# To be done:
Format the lines below, from the line with "Is column capital" through the end of the Records, as a two-column CSV with the columns line_text and answer. Give one row for each line and its answer, with each value in a single quoted field and any line breaks replaced by spaces.

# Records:

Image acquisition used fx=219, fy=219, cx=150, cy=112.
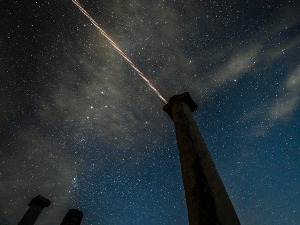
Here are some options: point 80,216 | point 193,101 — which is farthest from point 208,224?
point 80,216

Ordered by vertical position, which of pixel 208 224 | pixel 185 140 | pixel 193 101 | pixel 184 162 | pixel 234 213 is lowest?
pixel 208 224

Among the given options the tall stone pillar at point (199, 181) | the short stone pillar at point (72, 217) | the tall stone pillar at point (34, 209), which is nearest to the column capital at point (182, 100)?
the tall stone pillar at point (199, 181)

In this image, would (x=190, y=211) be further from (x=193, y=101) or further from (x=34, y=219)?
(x=34, y=219)

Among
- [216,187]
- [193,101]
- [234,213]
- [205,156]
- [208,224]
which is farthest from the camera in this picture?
[193,101]

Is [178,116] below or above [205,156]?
above

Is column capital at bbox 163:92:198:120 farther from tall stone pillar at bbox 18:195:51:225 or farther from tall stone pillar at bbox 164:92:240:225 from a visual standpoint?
tall stone pillar at bbox 18:195:51:225

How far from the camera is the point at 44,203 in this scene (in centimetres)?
907

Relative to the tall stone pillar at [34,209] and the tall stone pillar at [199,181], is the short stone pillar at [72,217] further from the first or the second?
the tall stone pillar at [199,181]

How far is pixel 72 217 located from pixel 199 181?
495 centimetres

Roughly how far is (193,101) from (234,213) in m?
2.53

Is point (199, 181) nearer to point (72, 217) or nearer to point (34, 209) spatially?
point (72, 217)

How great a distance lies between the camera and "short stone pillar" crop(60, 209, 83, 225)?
6.26 m

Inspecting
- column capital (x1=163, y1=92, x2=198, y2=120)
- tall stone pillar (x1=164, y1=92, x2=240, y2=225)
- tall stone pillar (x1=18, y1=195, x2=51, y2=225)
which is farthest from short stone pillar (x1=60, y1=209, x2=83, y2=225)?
tall stone pillar (x1=164, y1=92, x2=240, y2=225)

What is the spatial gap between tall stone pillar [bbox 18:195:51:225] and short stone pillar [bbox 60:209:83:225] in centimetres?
307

# Full solution:
line_text,answer
"Is column capital at bbox 163:92:198:120 farther from tall stone pillar at bbox 18:195:51:225 or farther from tall stone pillar at bbox 164:92:240:225 from a visual standpoint?","tall stone pillar at bbox 18:195:51:225"
"How far from the camera is the point at 44,203 in this scene (in centimetres)?","907"
"Relative to the tall stone pillar at [34,209] and the tall stone pillar at [199,181], is the short stone pillar at [72,217] further from the first or the second?","the tall stone pillar at [199,181]"
"How far is pixel 72 217 located from pixel 199 181?","495 centimetres"
"Roughly how far is (193,101) from (234,213) in m?","2.53"
"Is point (199, 181) nearer to point (72, 217) or nearer to point (34, 209) spatially?","point (72, 217)"
"How great a distance lies between the camera and ""short stone pillar"" crop(60, 209, 83, 225)?","6.26 m"
"Inspecting - column capital (x1=163, y1=92, x2=198, y2=120) - tall stone pillar (x1=164, y1=92, x2=240, y2=225) - tall stone pillar (x1=18, y1=195, x2=51, y2=225) which is farthest from short stone pillar (x1=60, y1=209, x2=83, y2=225)?","tall stone pillar (x1=164, y1=92, x2=240, y2=225)"
"What is the spatial gap between tall stone pillar [bbox 18:195:51:225] and short stone pillar [bbox 60:209:83:225] in centimetres?","307"